Japan Swings to Record Current Account Deficit

TOKYO Japan’s current account balance swung to its largest deficit on record in January, with the income surplus tumbling about a third from a year earlier, adding to pressure on an already falling yen.

The first deficit in 13 years came as the global financial crisis dried up demand for Japanese exports, which combined with a strong yen at the time to shrink profits from overseas investments, including subsidiaries of major manufacturers.

Gloom over the global economy hurt Tokyo stock market, with the Nikkei average hitting a 26-year closing low.

“Supply-demand dynamics have changed, and the current account balance indicates further yen weakness,” said Kimihiko Tomita, head of foreign exchange at State Street Bank & Trust Co.

“This is big news, because we aren’t used to trading the yen in an environment of current account deficits.”

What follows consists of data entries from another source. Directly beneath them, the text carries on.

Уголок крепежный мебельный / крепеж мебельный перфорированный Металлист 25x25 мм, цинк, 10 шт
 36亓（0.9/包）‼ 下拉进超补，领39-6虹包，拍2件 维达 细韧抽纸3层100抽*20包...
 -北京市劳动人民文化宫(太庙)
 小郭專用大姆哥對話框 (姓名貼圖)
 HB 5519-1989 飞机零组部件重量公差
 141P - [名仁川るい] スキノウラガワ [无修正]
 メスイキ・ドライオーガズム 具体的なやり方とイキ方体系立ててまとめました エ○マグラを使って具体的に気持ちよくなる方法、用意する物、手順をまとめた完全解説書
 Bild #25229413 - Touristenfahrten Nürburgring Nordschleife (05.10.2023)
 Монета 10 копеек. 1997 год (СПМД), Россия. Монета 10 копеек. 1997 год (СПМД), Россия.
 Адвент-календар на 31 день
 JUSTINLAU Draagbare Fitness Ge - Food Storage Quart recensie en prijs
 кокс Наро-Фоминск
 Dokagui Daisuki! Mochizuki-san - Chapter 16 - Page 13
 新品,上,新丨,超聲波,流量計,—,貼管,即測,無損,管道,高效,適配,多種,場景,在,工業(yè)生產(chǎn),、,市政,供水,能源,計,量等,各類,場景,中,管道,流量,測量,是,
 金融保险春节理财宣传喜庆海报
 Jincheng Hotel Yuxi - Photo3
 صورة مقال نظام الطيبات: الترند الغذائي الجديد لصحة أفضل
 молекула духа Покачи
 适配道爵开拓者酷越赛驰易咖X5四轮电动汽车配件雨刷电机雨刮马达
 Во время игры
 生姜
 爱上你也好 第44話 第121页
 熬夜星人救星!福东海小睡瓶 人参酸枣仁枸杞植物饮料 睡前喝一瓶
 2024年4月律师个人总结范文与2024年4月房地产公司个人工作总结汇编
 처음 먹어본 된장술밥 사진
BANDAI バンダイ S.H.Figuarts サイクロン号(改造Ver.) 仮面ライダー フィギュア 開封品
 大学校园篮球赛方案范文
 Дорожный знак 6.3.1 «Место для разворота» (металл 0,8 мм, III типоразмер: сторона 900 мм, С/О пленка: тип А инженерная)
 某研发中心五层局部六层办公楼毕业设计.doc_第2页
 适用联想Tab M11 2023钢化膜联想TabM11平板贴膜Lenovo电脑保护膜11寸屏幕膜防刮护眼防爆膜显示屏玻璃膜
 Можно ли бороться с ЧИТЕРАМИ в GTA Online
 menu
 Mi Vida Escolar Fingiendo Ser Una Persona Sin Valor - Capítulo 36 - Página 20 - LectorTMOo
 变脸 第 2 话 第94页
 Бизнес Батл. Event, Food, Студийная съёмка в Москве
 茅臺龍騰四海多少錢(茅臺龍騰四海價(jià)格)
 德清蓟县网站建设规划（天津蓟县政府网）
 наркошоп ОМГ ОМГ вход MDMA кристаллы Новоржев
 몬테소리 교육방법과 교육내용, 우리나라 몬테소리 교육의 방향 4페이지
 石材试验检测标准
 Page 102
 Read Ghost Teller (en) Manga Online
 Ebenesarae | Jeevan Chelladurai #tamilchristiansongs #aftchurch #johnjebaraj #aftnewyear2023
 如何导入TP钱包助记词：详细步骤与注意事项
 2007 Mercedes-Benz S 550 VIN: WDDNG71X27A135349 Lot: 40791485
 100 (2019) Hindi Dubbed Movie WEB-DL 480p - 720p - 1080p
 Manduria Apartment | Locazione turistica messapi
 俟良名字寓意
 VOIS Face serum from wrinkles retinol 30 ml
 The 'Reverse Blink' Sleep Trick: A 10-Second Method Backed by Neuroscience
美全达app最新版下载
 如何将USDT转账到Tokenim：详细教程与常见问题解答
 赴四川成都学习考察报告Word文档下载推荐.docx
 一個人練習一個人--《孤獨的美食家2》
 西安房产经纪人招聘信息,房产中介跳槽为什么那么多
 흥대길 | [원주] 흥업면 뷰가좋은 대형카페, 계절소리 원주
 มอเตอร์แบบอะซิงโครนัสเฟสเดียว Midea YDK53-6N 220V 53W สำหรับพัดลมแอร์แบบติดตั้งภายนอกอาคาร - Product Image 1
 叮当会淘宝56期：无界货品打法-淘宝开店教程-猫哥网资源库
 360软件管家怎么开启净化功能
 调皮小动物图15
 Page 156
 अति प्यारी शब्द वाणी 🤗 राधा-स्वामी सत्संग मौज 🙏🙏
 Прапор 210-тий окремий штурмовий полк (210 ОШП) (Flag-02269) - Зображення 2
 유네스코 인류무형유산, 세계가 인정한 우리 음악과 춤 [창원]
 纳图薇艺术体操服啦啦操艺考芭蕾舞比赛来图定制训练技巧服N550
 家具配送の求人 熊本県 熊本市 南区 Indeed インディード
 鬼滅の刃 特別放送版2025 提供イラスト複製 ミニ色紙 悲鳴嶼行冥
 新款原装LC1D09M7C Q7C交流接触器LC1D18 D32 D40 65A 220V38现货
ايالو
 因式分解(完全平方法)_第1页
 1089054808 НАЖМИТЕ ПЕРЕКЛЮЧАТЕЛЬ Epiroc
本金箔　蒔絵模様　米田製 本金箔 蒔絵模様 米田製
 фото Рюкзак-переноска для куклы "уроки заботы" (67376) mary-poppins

The yen has slipped 11 per cent since a 13-year peak against the dollar in January as Japan’s economy grapples with diving exports and its worst recession of the postwar era. The current account news helped the dollar rise half a yen to 98.39 yen. In a sign of deepening pain from the global credit crisis, corporate bankruptcies rose in February, with the type of firms going under broadening to the financial, wholesale and service sectors, a survey showed.Worries about the fate of General Motors and waning hopes for further stimulus from China pushed the Nikkei average down 1.2 per cent on Monday to a 26-year closing low. 

The contraction in Japan’s main export markets is pushing corporate giants such as Toyota Motor and Sony into the red, prompting job and production cuts and setting the economy on course for its longest slump in modern times.

“We expect a further deterioration in the current account balance,” said Akira Maekawa, a senior economist at UBS. 

“We’ve seen the declines in exports, and now we see the income balance declining because the global financial crisis is cutting earnings on overseas investments. This is a bad development for an export-oriented economy.”